Why are babies and puppies considered universally cute?

Babies and puppies are considered cute because we are hardwired to respond positively to faces with big eyes but otherwise small features.

Women between the ages of 19 and 26 might be the group that responds most strongly to babies; if a young woman sees a baby, her pupils dilate, and it takes just a seventh of a second for the parts of her brain involved with the feelings you get when you see something you really like to light up.

All the same, almost everyone is a sucker for puppies, kittens, seal cubs, and other baby animals. Even tiny crocodiles or baby skunks seem cute. But what do we mean by cute, and why is it so appealing?

Cuteness is very strongly linked to neoteny, a biological term for when creatures keep features associated with very early stages of development. These features are strong signals that the creature in question is young and defenseless and needs looking after.

The most obvious neotenous features are those that are apparent in the face. Young creatures of most species tend to have disproportionately big heads compared to their bodies, and to have big eyes compared to their heads. In humans, babies have eyes that are almost adult sized, but their heads are smaller and their bodies relatively tiny. The eyes don’t grow much, but the rest of the body does, so by the time someone reaches adulthood, their eyes are proportionally much smaller.
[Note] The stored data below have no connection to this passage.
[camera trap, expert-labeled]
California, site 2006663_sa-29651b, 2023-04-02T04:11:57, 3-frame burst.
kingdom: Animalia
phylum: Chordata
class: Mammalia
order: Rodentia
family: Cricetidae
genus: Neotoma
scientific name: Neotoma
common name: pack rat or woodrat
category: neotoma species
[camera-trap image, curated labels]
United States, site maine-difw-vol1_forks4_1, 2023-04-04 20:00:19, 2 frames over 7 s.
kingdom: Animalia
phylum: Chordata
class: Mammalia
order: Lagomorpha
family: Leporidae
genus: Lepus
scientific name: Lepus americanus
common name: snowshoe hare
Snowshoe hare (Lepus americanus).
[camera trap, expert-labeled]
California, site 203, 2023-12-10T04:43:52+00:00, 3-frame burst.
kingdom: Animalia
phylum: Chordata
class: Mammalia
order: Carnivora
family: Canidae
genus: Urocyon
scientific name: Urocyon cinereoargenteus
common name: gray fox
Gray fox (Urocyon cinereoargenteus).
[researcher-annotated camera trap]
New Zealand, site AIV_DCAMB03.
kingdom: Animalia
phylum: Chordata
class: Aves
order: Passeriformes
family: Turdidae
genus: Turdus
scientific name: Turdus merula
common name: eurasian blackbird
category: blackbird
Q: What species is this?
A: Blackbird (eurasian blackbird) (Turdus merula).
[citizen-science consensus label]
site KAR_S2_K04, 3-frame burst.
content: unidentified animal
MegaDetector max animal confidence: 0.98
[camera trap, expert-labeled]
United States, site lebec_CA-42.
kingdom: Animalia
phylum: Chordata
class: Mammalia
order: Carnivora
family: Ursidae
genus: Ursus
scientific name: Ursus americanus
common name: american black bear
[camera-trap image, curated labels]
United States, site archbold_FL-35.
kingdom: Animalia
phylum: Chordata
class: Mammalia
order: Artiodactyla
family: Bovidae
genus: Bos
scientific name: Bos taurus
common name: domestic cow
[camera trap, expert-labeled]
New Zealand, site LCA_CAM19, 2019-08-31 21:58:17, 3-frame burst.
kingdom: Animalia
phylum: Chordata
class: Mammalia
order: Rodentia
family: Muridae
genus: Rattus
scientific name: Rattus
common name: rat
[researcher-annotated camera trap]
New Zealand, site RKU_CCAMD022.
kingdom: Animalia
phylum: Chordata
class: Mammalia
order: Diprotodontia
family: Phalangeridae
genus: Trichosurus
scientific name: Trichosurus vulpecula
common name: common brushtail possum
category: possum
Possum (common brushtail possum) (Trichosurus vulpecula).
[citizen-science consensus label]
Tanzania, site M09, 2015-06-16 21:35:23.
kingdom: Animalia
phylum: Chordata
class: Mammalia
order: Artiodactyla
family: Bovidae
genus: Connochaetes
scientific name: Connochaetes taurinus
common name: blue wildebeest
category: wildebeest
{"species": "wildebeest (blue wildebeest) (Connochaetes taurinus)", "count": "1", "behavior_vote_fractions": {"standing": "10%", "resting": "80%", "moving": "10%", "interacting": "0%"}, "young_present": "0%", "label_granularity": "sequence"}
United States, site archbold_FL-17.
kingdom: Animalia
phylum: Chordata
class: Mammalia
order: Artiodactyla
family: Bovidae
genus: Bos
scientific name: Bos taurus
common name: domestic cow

The cut-off point for baby cuteness is around four and a half years old; children older than this are no longer seen as cute in the same way and do not trigger the same automatic responses from the adults looking at them. This age marks the point at which their features cease to appear neotenous.

For a lucky few, neoteny and its benefits extend into adulthood. Adults with features such as big eyes and small noses are generally viewed as more good looking, and men particularly find women with these features more attractive. The effects of neoteny can also cross species barriers so that humans respond to neoteny in other animals—hence, the perceived cuteness of puppies and kittens.

Why should we find cuteness so appealing and attractive? It seems to be hardwired into our brains as a means for making sure that we bond with and look after very young, helpless babies.

What does this have to do with men finding neotenous women sexy? Men probably evolved to be sexually drawn to those features that signal that a woman is young and fertile—and nothing signals youth like neoteny. Of course, neoteny signals too much youth and it doesn’t make evolutionary sense for men to find prepubescent girls attractive—but this may be an example of runaway sexual selection. This describes occurrences where one sex starts evolving certain features that indicate superior qualities, but once they get going, there is a sort of arms race that drives such features to exaggerated lengths. This is why, for instance, male moose have such huge antlers, and possibly why men have evolved such a hyperbolic desire for neotenous sexual features.

Disney babies

Other infantile features include button noses, small ears and chins, and rounded foreheads and faces. Most babies have these features, so we see them as being cute. This is why Barbie and Mickey Mouse both have enormous eyes. Such cuteness has real benefits. Cute babies get more attention and are more likely to be looked after. Babies with tiny eyes, flat foreheads, and square faces unfortunately tend to get less attention.